Questions:
1/ In the EVOLVEpro article below, up to what fold improvement of desired properties did the method yield?
2/ List every protein that the EVOLVEpro article below says the framework was showcased on.
3/ Carry on the EVOLVEpro article below from where it stops.

Text:
══════════════════════════════

Rapid protein evolution by few-shot learning with a protein language model

This article has been Reviewed by the following groups

Read the full article See related articles

Listed in

Log in to save this article

Abstract

Directed evolution of proteins is critical for applications in basic biological research, therapeutics, diagnostics, and sustainability. However, directed evolution methods are labor intensive, cannot efficiently optimize over multiple protein properties, and are often trapped by local maxima. In silico- directed evolution methods incorporating protein language models (PLMs) have the potential to accelerate this engineering process, but current approaches fail to generalize across diverse protein families. We introduce EVOLVEpro, a few-shot active learning framework to rapidly improve protein activity using a combination of PLMs and protein activity predictors, achieving improved activity with as few as four rounds of evolution. EVOLVEpro substantially enhances the efficiency and effectiveness of in silico protein evolution, surpassing current state-of-the-art methods and yielding proteins with up to 100-fold improvement of desired properties. We showcase EVOLVEpro for five proteins across three applications: T7 RNA polymerase for RNA production, a miniature CRISPR nuclease, a prime editor, and an integrase for genome editing, and a monoclonal antibody for epitope binding. These results demonstrate the advantages of few-shot active learning with small amounts of experimental data over zero-shot predictions. EVOLVEpro paves the way for broader applications of AI-guided protein engineering in biology and medicine.

Article activity feed

  1. A schematic showing the evolution of higher activity variants with EVOLVEpro. The mutagenesis landscape of proteins is often conceptualized as a complex terrain with numerous potential paths. Shown here is a gray road that conceptualizes the protein mutagenesis landscape where traversing upwards results in higher protein activity and traversing downwards reduces protein fitness. Traditional frameworks of evolutionary plausibility attempt to navigate this terrain based on natural selection, which is constrained by historical and environmental factors.

══════════════════════════════

Data excerpts:

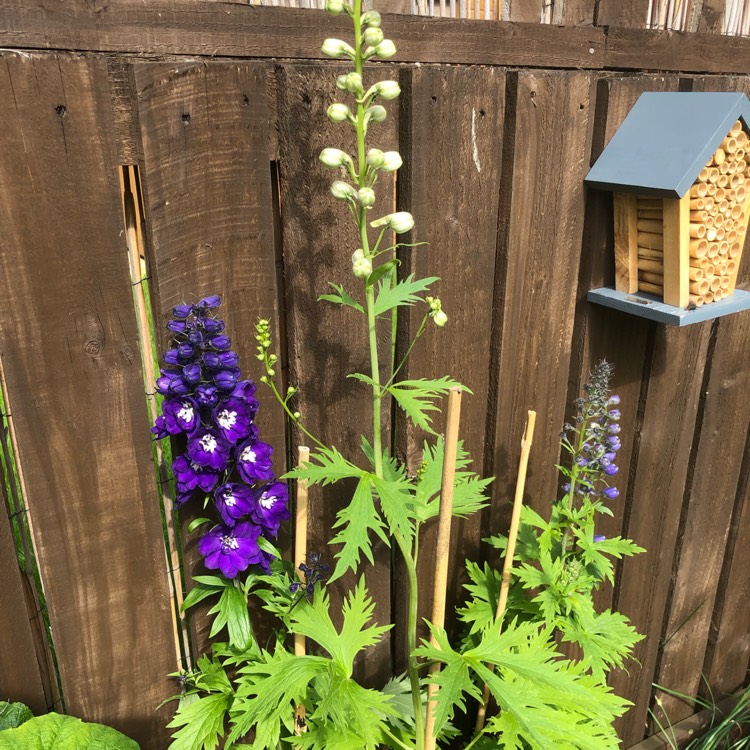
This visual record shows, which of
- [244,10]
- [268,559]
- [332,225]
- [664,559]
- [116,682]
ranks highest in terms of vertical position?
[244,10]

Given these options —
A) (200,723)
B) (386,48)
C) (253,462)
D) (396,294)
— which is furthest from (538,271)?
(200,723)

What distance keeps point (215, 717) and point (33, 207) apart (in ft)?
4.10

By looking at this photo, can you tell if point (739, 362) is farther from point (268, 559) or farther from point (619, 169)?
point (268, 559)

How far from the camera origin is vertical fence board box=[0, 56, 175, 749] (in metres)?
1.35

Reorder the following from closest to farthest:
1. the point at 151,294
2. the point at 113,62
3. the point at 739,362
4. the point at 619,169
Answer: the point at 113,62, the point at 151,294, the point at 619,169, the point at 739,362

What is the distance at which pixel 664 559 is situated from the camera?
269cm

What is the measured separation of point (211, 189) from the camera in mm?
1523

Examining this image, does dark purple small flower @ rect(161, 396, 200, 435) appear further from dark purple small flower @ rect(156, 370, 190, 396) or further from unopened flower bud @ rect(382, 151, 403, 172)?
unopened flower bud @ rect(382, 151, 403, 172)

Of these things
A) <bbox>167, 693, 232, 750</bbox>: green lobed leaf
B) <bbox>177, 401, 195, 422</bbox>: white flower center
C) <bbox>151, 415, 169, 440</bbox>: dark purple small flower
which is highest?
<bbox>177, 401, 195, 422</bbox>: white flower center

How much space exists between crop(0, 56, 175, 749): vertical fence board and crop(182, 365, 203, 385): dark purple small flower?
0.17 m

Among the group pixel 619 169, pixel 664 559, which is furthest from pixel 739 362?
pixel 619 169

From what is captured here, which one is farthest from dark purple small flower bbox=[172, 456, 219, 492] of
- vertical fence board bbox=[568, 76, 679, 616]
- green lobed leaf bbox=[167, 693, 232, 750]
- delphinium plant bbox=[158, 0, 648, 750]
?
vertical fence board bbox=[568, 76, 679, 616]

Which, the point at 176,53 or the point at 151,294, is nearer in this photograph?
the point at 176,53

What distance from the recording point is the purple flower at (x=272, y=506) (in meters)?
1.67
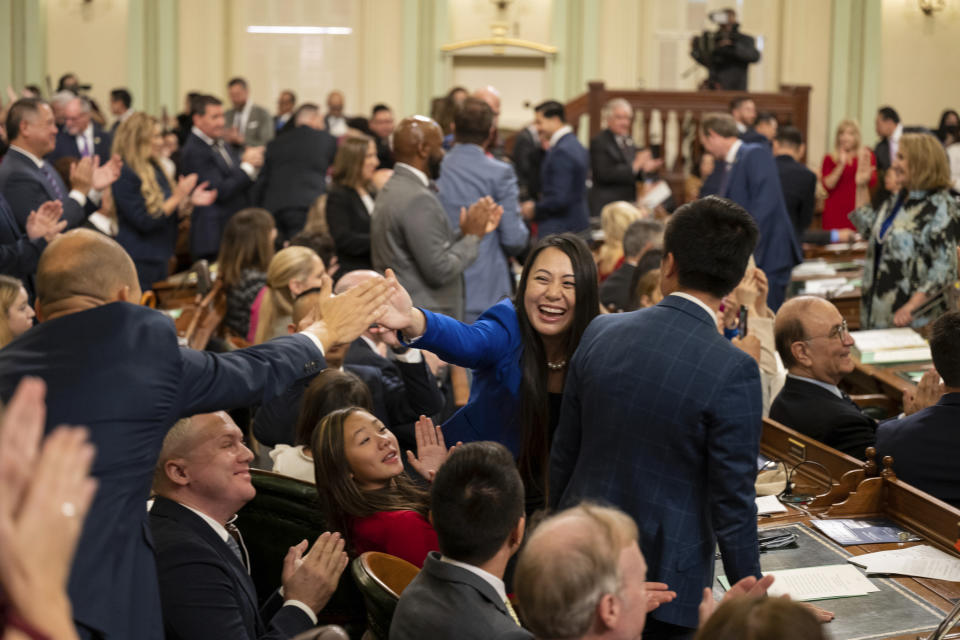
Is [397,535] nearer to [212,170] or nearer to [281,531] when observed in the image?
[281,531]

══════════════════════════════

Results by task:
1/ Up to 100-fold.

2/ T7 RNA polymerase, a miniature CRISPR nuclease, a prime editor, an integrase, and a monoclonal antibody.

3/
    In the manuscript, "fitness" generally refers to landscapes learned by pLMs. However, at other times, it is used to describe the actual landscapes traversed by evolution (via processes like natural selection). Given the limitations of pLMs - including those you cover in the introduction - it feels dangerous to conflate these two. It is far from established that language models are able to infer the true structure of evolutionary processes, much less model the complex activities of natural selection.

    This feels important to note since the discontinuity between fitness and trait distributions has been recognized for a long time (e.g. Fisher 1930). Many factors contribute to this relationship, both at the individual gene/protein level and at the level of genetic interactions. It is likely that variation in relationships between pLM fitness/activity will also be affected by multiple such factors (as evidenced by the differences observed even here across the 5 proteins of focus). It is also likely that these will at least somewhat differ from the factors influencing empirical fitness landscapes. Delineating these differences clearly seems to be useful for future model development/refinement.